- Born: November 12, 1998 (age 27) Kobe, Hyōgo Prefecture, Japan
- Occupation: Actress
- Years active: 2011 - present
- Relatives: Airi Taira (sister); Keishō Taira (brother); Yuto Nagatomo (brother-in-law);
- Website: Official website

= Yuna Taira =

Japanese actress (born 1998)

Yuna Taira (平 祐奈, Taira Yūna) is a Japanese actress.

==Biography==
Taira was born in Kobe, Hyōgo Prefecture, and grew up in Akashi, Hyōgo. She was in the sixth grade at elementary school when her mother and grandmother applied for her to be in the film I Wish. She passed the audition and debuted as an actress.

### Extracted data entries
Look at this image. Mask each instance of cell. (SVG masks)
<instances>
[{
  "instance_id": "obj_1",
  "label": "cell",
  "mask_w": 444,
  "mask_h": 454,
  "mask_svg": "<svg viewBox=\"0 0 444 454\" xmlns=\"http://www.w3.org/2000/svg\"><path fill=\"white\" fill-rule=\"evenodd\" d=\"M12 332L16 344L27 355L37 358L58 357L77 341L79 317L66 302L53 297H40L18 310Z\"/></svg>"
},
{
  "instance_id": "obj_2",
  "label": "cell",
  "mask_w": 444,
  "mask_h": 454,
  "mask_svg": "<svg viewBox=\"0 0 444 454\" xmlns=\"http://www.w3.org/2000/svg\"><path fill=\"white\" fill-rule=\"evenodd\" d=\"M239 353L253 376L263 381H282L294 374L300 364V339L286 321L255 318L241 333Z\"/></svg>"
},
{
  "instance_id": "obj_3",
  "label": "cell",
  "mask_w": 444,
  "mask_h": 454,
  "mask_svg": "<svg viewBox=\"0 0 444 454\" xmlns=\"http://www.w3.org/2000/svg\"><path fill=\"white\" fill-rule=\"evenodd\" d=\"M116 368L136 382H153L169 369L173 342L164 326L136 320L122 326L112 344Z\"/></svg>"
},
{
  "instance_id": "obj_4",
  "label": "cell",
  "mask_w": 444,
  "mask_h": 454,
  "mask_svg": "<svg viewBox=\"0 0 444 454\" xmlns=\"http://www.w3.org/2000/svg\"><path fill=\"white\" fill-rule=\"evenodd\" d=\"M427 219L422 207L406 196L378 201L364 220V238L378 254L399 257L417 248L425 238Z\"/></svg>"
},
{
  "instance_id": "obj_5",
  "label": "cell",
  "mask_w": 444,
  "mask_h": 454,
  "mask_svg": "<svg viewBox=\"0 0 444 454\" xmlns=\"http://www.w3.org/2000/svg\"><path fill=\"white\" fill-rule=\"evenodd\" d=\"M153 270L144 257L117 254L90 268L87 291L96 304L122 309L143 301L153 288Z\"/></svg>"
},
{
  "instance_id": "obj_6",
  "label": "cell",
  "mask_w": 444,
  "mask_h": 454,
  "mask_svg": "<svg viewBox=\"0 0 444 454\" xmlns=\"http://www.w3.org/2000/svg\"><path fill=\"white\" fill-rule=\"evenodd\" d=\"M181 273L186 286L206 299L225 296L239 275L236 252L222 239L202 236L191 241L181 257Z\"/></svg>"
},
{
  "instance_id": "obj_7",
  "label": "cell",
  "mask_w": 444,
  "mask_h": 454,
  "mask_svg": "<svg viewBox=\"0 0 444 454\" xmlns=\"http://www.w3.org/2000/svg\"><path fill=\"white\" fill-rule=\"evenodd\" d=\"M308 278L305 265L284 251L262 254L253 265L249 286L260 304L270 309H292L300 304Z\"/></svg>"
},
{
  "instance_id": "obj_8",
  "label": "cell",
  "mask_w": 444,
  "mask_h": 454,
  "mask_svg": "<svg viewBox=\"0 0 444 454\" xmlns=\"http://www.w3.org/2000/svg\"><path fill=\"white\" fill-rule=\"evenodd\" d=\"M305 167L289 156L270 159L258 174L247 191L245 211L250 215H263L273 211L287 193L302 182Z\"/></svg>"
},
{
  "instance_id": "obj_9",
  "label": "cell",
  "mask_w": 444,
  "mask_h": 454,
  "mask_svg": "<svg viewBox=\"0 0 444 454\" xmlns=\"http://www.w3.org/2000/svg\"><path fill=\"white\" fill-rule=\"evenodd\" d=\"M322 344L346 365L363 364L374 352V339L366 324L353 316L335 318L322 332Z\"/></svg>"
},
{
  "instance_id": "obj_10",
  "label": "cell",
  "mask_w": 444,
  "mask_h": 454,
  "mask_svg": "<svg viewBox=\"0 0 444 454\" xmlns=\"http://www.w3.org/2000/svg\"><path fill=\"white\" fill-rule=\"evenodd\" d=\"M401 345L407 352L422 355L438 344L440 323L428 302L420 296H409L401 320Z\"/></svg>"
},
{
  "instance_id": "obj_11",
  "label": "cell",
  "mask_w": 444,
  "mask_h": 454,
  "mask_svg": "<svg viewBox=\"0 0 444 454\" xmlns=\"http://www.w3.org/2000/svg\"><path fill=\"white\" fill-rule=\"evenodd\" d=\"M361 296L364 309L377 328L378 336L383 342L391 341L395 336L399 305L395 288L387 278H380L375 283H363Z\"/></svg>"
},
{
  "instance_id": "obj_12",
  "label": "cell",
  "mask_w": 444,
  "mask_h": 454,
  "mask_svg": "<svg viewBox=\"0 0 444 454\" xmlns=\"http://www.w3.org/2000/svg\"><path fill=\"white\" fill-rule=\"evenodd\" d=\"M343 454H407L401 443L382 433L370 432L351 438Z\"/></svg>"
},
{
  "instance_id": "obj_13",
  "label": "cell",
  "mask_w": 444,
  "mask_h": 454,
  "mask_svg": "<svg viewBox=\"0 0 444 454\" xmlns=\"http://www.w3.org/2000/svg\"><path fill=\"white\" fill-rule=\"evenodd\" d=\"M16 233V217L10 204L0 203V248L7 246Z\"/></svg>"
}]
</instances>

### JOBS
[1] From the profile of Yuna Taira, reproduce word for word the stretch from "Japanese actress (born" through "as an actress.".
[2] Name every relative listed in the profile of Yuna Taira, giving each person's stated relationship to her.
[3] Using the profile of Yuna Taira, answer these:
(a) In which city did she grow up?
(b) In what year did her years active begin?
(c) For which film did her mother and grandmother apply for her to appear?

### TASK ANSWERS
[1]
Japanese actress (born 1998)

Yuna Taira (平 祐奈, Taira Yūna) is a Japanese actress.

==Biography==
Taira was born in Kobe, Hyōgo Prefecture, and grew up in Akashi, Hyōgo. She was in the sixth grade at elementary school when her mother and grandmother applied for her to be in the film I Wish. She passed the audition and debuted as an actress.

[2]
- Airi Taira (sister)
- Keishō Taira (brother)
- Yuto Nagatomo (brother-in-law)

[3]
(a) Akashi, Hyōgo
(b) 2011
(c) I Wish